:: PASSAGE

1

What are the consequences of breaking production for a struggling engineer?

Profile picture
Entry-Level Software Engineer at Taro Community9 months ago

This is a serious question involving a friend who met only 3 out of 5 expectations during his mid-year review. He was hired as an IC2 and is about to reach the one-year mark. His team allowed him to approve and merge his own code into production, which resulted in a crash of the application server and AWS environment. This constitutes his first mistake, and someone has contacted the VP in the organization. What potential consequences could he face?

185
7

Discussion

(7 comments)
  • 4
    Profile picture
    Thoughtful Tarodactyl
    Taro Community
    9 months ago

    As other commenters have alluded to, this sounds like a process failure - no one engineer/person should be allowed to merge code without other reviewers, and ideally there is a validation process/test environment so that such errors are caught long before the buggy code hits production.

    If your friend made a best effort to test their code and followed the established code-deployment process at their company, perhaps this is an opportunity to improve the process. If not, hopefully this gets resolved without too much consequence, and they can "go slow to go fast" next time.

  • 4
    Profile picture
    Founder of Expanded Skills • Former Head of Engineering
    9 months ago

    Is it a telltale sign if none of his teammates are talking to him anymore, except for his manager, and they are no longer reviewing his code? This started after the server crashed the other day.

    Doesn't sound like a healthy work environment at all.

    Like others have mentioned, the right intervention is a system level fix (i.e broken process without enough guardrails).

    It is normal to be very stressed and worried in his situation. However, the right course of action for him is to have a very candid conversation that covers:

    • Acknowledge what he could have done better and show the preventative measures put in place, so that it's unlikely to happen again
    • Transition from the prior point to needing some help at the system/process level to make sure it's fixed properly

    I wouldn't be opposed if he started looking for another job since the trust is completely fractured here and I personally wouldn't be comfortable working with colleagues that leave you to suffer just to avoid the blast radius.

  • 3
    Profile picture
    Eng @ Taro
    9 months ago

    I've tried to break down some action items in the immediate term, short term, and long term:

    Can they roll back their code immediately to not let the wound bleed any further? It sounds like they are trying to do a forward fix, but it's taking a while. I would at least try to mitigate the current problem and bring the system to a stable state. They will need to do as much damage control right now to not let the problem compound further.

    In the short term, I would make sure that new PRs have a code review from a different person before they can be merged in. The PR descriptions should have a template that include what the author did to test their code. I would also try to schedule a retrospective to outline what went wrong and what process changes could have helped prevent the issue. This can be presented to leadership to try to help save your friend by diverting the attention from him onto the missing processes.

    In the long term, I would make sure there is some staging environment with either automated tests or manual tests that can detect the most basic, and most impactful, outages.

::::
:: DATA LISTING

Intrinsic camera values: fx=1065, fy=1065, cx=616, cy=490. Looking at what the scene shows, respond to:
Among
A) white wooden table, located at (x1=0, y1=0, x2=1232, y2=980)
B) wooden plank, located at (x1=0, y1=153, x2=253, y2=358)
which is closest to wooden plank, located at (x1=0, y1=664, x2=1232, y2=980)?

::::

**PROBLEM TO SOLVE**
Please repeat a part of the thread on breaking production word for word, beginning at the words "Like others have" and stopping after "the blast radius.".

**EXERCISE SOLUTION**
Like others have mentioned, the right intervention is a system level fix (i.e broken process without enough guardrails).

    It is normal to be very stressed and worried in his situation. However, the right course of action for him is to have a very candid conversation that covers:

    • Acknowledge what he could have done better and show the preventative measures put in place, so that it's unlikely to happen again
    • Transition from the prior point to needing some help at the system/process level to make sure it's fixed properly

    I wouldn't be opposed if he started looking for another job since the trust is completely fractured here and I personally wouldn't be comfortable working with colleagues that leave you to suffer just to avoid the blast radius.